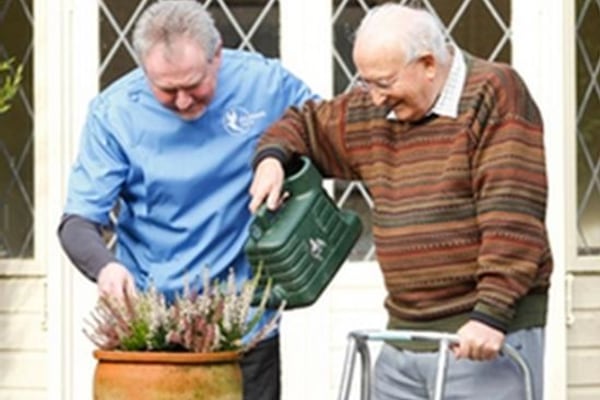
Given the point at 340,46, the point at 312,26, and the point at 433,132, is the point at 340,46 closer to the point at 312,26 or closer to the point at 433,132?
the point at 312,26

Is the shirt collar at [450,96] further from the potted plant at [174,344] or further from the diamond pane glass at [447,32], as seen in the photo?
the diamond pane glass at [447,32]

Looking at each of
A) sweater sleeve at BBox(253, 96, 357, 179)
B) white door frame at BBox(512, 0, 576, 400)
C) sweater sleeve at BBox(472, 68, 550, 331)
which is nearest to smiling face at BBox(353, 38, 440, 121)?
sweater sleeve at BBox(472, 68, 550, 331)

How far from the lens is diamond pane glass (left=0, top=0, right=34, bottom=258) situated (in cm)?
885

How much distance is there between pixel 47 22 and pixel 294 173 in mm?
3119

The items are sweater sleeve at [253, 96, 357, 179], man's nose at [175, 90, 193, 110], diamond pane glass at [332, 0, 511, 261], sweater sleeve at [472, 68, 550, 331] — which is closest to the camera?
sweater sleeve at [472, 68, 550, 331]

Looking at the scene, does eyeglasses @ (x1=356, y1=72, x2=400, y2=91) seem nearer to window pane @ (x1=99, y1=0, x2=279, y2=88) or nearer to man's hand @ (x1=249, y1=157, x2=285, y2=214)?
man's hand @ (x1=249, y1=157, x2=285, y2=214)

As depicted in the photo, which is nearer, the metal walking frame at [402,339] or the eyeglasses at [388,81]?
the metal walking frame at [402,339]

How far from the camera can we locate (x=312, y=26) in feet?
28.6

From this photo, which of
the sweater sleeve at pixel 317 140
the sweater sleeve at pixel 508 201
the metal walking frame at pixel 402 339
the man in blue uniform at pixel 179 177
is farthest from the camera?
the man in blue uniform at pixel 179 177

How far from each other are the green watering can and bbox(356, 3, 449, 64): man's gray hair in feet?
1.53

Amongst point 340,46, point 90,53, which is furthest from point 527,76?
point 90,53

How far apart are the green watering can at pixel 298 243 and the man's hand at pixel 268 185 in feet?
0.08

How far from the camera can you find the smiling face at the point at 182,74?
19.3 ft

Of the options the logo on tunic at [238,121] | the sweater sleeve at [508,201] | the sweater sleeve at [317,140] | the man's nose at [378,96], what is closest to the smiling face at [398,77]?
the man's nose at [378,96]
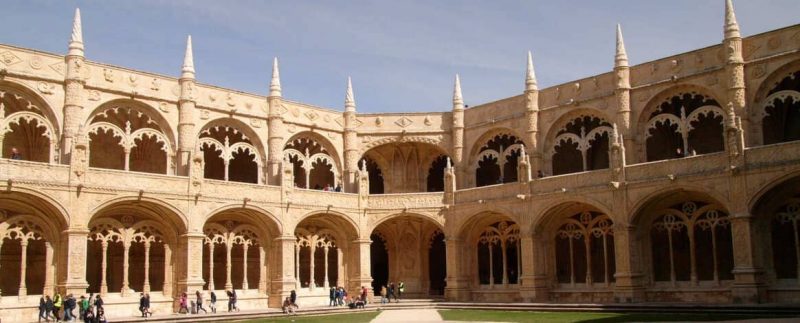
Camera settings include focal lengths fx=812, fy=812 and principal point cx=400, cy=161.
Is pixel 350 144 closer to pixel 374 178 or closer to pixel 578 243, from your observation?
pixel 374 178

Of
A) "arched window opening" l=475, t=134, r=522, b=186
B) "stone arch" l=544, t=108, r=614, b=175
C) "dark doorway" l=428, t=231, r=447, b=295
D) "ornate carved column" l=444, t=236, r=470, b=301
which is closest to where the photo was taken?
"stone arch" l=544, t=108, r=614, b=175

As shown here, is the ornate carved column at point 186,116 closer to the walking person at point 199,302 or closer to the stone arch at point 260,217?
the stone arch at point 260,217

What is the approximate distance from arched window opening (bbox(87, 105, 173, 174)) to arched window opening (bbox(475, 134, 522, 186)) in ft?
57.2

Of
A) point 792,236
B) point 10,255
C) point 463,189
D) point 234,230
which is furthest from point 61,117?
point 792,236

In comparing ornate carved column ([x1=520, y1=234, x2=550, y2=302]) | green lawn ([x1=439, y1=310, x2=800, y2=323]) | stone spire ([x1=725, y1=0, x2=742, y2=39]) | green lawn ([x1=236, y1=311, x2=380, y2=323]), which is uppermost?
stone spire ([x1=725, y1=0, x2=742, y2=39])

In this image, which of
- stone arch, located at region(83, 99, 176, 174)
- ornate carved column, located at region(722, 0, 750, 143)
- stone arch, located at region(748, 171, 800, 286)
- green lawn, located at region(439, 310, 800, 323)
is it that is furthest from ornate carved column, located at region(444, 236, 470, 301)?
ornate carved column, located at region(722, 0, 750, 143)

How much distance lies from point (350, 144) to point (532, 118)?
10584mm

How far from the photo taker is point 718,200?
3334 centimetres

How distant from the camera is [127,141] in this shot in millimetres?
37875

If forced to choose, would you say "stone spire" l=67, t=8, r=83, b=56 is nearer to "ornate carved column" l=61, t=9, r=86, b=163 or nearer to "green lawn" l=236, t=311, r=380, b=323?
"ornate carved column" l=61, t=9, r=86, b=163

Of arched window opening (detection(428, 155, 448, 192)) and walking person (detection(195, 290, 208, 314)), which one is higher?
arched window opening (detection(428, 155, 448, 192))

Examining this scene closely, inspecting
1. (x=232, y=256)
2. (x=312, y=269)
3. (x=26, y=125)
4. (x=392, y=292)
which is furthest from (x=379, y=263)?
(x=26, y=125)

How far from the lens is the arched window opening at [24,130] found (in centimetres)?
3472

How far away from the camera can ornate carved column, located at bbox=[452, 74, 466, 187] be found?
46188mm
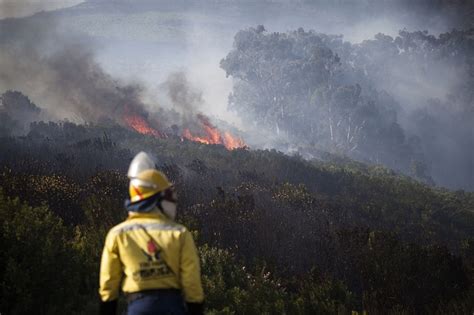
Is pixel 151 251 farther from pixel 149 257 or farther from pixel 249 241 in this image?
pixel 249 241

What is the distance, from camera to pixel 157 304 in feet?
9.03

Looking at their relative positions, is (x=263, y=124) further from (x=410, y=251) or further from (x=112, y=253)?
(x=112, y=253)

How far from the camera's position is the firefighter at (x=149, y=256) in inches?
109

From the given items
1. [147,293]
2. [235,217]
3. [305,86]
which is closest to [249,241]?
[235,217]

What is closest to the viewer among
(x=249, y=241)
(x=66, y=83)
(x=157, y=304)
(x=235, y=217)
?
(x=157, y=304)

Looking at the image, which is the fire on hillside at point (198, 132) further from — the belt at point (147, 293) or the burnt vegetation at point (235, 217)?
the belt at point (147, 293)

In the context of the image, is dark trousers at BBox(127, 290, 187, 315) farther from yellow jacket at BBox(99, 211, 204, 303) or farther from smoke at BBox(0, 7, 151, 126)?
smoke at BBox(0, 7, 151, 126)

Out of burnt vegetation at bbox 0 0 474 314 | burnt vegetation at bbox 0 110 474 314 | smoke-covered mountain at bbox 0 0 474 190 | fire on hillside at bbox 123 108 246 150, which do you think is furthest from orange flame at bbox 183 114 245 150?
burnt vegetation at bbox 0 110 474 314

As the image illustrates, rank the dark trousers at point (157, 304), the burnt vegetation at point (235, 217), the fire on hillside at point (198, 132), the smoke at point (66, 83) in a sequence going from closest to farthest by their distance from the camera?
the dark trousers at point (157, 304), the burnt vegetation at point (235, 217), the fire on hillside at point (198, 132), the smoke at point (66, 83)

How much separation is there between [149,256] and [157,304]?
0.99 ft

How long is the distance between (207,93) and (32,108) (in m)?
52.4

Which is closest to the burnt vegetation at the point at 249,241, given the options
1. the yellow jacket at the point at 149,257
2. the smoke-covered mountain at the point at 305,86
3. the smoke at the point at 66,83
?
the yellow jacket at the point at 149,257

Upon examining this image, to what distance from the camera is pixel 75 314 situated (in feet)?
15.6

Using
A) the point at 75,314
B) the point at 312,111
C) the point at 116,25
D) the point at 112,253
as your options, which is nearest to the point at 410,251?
the point at 75,314
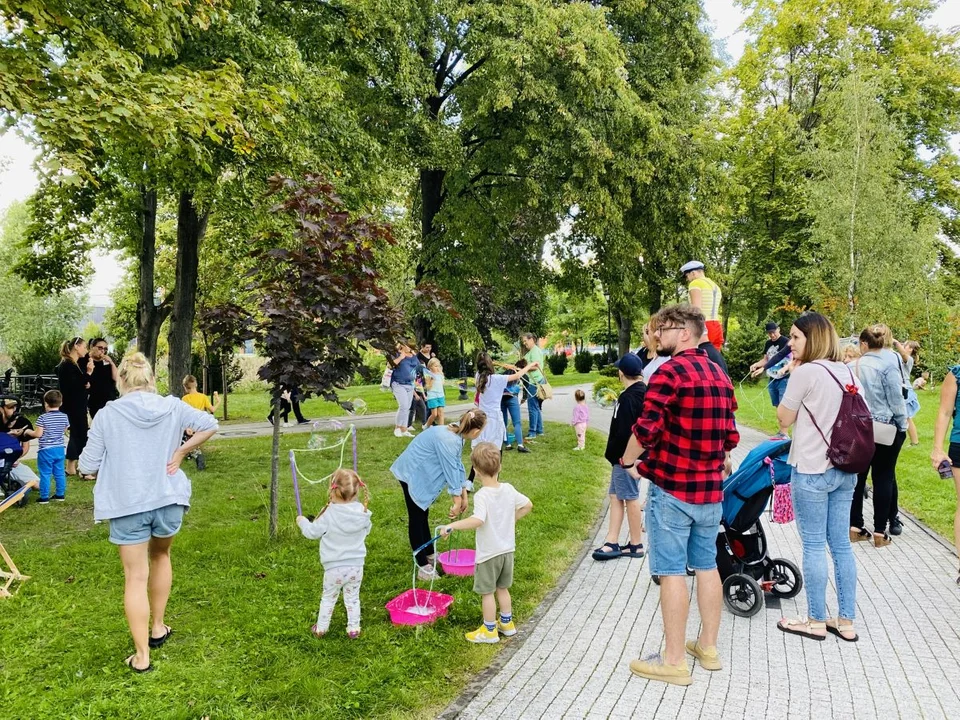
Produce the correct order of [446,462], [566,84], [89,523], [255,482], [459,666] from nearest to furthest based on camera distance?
1. [459,666]
2. [446,462]
3. [89,523]
4. [255,482]
5. [566,84]

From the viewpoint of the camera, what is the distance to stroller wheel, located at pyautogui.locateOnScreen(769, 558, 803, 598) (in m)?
5.01

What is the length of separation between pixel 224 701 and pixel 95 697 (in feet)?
2.47

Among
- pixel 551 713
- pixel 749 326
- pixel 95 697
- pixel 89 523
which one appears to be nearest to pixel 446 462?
pixel 551 713

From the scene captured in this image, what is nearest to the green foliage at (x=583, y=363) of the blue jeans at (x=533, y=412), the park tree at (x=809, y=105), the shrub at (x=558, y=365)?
the shrub at (x=558, y=365)

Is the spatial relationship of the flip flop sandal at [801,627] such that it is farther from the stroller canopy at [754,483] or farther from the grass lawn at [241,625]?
the grass lawn at [241,625]

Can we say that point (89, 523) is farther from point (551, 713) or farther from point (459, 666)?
point (551, 713)

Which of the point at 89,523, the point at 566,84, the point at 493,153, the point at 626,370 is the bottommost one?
the point at 89,523

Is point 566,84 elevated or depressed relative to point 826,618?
elevated

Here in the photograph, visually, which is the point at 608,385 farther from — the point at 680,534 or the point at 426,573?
the point at 680,534

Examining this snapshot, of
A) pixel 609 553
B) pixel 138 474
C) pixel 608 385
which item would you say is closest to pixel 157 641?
pixel 138 474

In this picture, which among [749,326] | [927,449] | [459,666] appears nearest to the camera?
[459,666]

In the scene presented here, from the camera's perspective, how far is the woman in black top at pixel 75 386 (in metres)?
9.07

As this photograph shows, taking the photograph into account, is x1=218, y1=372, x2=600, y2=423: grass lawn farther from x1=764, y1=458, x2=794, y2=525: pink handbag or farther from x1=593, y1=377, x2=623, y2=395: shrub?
x1=764, y1=458, x2=794, y2=525: pink handbag

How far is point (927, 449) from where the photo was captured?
11586 mm
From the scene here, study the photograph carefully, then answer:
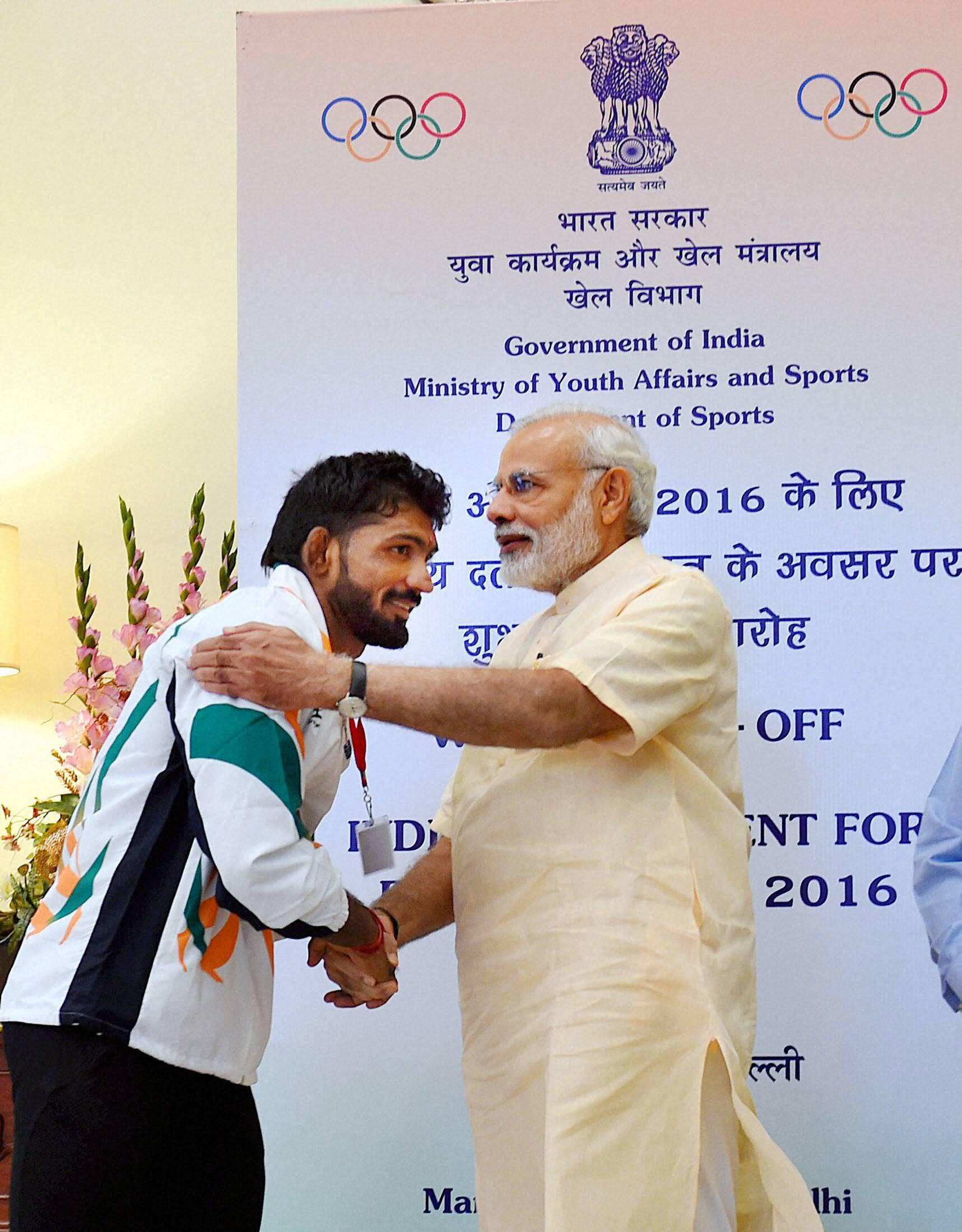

+ + + + + + +

» **Task statement**
Please count the lines in the items above that contain the string "their", and give only that number.

» **Solution to the exercise**
2